Caught in the Act...AP Teachers
Madison County High School is making great gains with its Advanced Placement (AP) program. In the last three years, MCHS has outperformed students across the state of Georgia on AP tests, and we have also been very competitive with test takers in the global perspective. The average pass rate for MCHS students has increased from 20% of test takers passing tests in 2009 to 61% of test takers passing in 2015.
More AP Highlights from the 2014-2015 School Year
- Teachers who beat the global average in their courses: Jacob Cawthon, AP Studio Art 2D; Dallas Cowne and Trent Wilkes, AP English Language and Composition; David Harrison, AP Government and Politics; and Dr. Elmer Clark, AP World History.
- Jacob Cawthon had seven students submit a portfolio for AP Studio Art: 2-D. Cawthon helped ensure each of these seven students passed to receive college credit to report a 100% pass rate for this course—a feat for any AP teacher.
- David Harrison taught AP US Government and Politics for the first time in his career during the 2014-2015 school year. Harrison had a 71% pass percentage with 22 students receiving college credit for Government as freshmen in high school. It’s worth repeating: 22 students received college credit when they were freshmen in high school.
- Matt Boggs had 11 of his 13 students pass Microeconomics to earn college credit.
- AP English Language and Composition, taught by Dallas Cowne and Trent Wilkes, reported a pass rate of 82%. Wilkes had 100% of his students pass. Cowne had more students take the test than the number of students in his class because he pulled promising students from his 11th Honors class once a week to prepare for the AP test outside of traditional class time.
- Amber Adams, Eson Atkinson, Kat Bone, Eli Dixon, Emily Halpin, Chandler Kyle, Daniel Parker, Viral Patel, Jessica Samuel, Courtney Ton-Nu, Brittany Tran, and Andrew Tyson all earned the distinction of being named AP Scholars, which means that each of these students received an average score of 3 or higher on 3 or more AP exams.
- Melody Montgomery, Jessica Samuel, and Charlie Vu earned the distinction of being named AP Scholars with Honors, which means that each of these students received an average score of 3.25 or higher on 3 or more AP exams.
- Samantha Kincaid earned the AP Scholar with Distinction award, which means she received an average score of at least 3.5 on all the AP exams she took along with receiving a 3 or higher on FIVE or more of her exams.

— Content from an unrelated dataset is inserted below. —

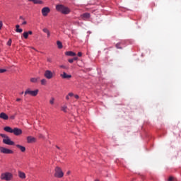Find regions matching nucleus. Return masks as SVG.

All of these gains have subsequently occurred while MCHS has increased its number of AP tests taken by students. In 2009, only 10 AP tests were taken. Fast forward to 2015 and we have seen these numbers increase tenfold to 100 tests taken. Increasing test scores while increasing the number of assessments taken is a source of pride for MCHS: our students, our teachers, and our community. Not only are we achieving at higher rates in AP classes, we are also saving students a large amount of money. The cost of one college course in many of Georgia’s public universities is estimated to be around $1275 for tuition alone. Factor in that our students passed 100 tests—the students of MCHS saved themselves $127,500 dollars in college tuition by taking and passing AP exams in the 2014-2015 school year.
For Your Amusement: Abbott and Costello
Upcoming Professional Development
Wednesday, October 7: ESOL Training with Mrs. Donnelly @ MCHS; Everone is required to attend this session or the October 29th session.